◆ **TEXTE EXTRAIT**:
● ● ● ●

Dans ce rôle actif, les représentais n’avaient plus besoin d’une garde immobilisée au siège de leurs délibérations. Ils demandaient surtout des officiers d’ordonnance, des jeunes gens résolus à les accompagner au feu. Un certain nombre de mes camarades remplirent cet office avec un grand courage. Debray, calme et intrépide, se multiplia dans les postes périlleux ; Dansin accompagna Boulay de la Meurthe à l’attaque du Panthéon, y fut légèrement blessé d’une balle au pied, et reçut la croix pour sa belle conduite.

● ● ● ●

◆ **MATÉRIEL FOURNI**:
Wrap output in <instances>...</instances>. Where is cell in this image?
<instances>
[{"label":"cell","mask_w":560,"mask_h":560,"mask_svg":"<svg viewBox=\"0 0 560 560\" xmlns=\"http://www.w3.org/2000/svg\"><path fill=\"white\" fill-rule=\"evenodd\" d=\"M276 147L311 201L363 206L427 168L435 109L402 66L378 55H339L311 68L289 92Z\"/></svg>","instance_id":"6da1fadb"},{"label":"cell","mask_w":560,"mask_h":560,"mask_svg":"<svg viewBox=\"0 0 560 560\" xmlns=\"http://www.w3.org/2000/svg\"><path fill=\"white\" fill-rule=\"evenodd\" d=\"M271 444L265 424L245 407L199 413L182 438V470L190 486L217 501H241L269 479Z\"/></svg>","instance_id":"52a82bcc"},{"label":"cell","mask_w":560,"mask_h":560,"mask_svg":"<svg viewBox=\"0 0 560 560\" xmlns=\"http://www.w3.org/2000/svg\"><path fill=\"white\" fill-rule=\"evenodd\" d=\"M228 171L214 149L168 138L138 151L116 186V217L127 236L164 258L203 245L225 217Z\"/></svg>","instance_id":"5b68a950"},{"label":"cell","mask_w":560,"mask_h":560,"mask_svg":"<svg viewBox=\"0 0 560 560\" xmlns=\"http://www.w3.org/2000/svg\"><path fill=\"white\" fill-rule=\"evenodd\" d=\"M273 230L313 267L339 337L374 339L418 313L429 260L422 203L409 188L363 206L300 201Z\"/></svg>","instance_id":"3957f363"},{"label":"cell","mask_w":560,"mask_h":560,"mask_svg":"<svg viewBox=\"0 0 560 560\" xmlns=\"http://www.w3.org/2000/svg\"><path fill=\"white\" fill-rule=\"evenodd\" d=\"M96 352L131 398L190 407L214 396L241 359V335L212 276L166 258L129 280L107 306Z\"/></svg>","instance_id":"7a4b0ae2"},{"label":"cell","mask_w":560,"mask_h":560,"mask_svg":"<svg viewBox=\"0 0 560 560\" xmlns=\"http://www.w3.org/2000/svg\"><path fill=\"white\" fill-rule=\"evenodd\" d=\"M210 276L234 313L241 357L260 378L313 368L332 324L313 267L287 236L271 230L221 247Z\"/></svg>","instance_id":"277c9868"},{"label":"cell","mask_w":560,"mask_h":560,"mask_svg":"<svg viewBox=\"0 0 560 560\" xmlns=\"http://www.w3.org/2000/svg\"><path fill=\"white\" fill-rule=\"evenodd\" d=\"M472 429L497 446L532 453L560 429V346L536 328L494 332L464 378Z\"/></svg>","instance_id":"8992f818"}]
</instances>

● ● ● ●

◆ **CONSIGNE ÉCRITE 1**:
Les affirmations (a), (b) et (c) concordent-elles avec l'extrait sur les officiers d'ordonnance ? Répondez par oui ou par non à chacune en citant mot pour mot le passage qui tranche.
(a) Dansin a été blessé au pied lors de l'attaque du Panthéon.
(b) Les représentants demandaient surtout une garde postée au siège de leurs délibérations.
(c) Debray a reçu la croix pour sa conduite.
◆ **CONSIGNE ÉCRITE 2**: Poursuivez l'extrait sur les officiers d'ordonnance en reprenant après sa dernière phrase.
La liste n'a aucun lien avec le texte extrait.

◆ **RÉPONSE RÉDIGÉE 1**:
(a) Oui : « Dansin accompagna Boulay de la Meurthe à l’attaque du Panthéon, y fut légèrement blessé d’une balle au pied ».
(b) Non : « Ils demandaient surtout des officiers d’ordonnance, des jeunes gens résolus à les accompagner au feu. »
(c) Non : « Debray, calme et intrépide, se multiplia dans les postes périlleux » ; c'est Dansin qui « reçut la croix pour sa belle conduite ».

◆ **RÉPONSE RÉDIGÉE 2**:
Une fois l’École normale installée à l’Assemblée, j’étais naturellement retourné à l’État-Major, où m’appelait le devoir. Clément Thomas, notre nouveau général, m’avait pris en affection depuis le jour où l’on avait tiré sur nous un coup de pistolet pendant que nous traversions le pont de la Concorde pour nous rendre à la Chambre. Il ne me ménagea pas, et je lui en sus gré. Après m’avoir lui-même conduit au feu, pour s’assurer que je n’y ferais pas trop mauvaise figure, il me détacha auprès du général de Bréa, auquel le gouvernement confiait une mission périlleuse. Il s’agissait d’enlever les barricades derrière lesquelles se retranchaient les insurgés au sud de Paris, le long des boulevards extérieurs, de la barrière Saint-Jacques à la barrière d’Italie. On voulait les débusquer en même temps au sud et au nord, pour concentrer ensuite toutes les forces de l’attaque sur le faubourg Saint-Antoine, leur dernière forteresse. Pendant qu’un corps de troupes manœuvrait au nord, le général de Bréa opérait au midi.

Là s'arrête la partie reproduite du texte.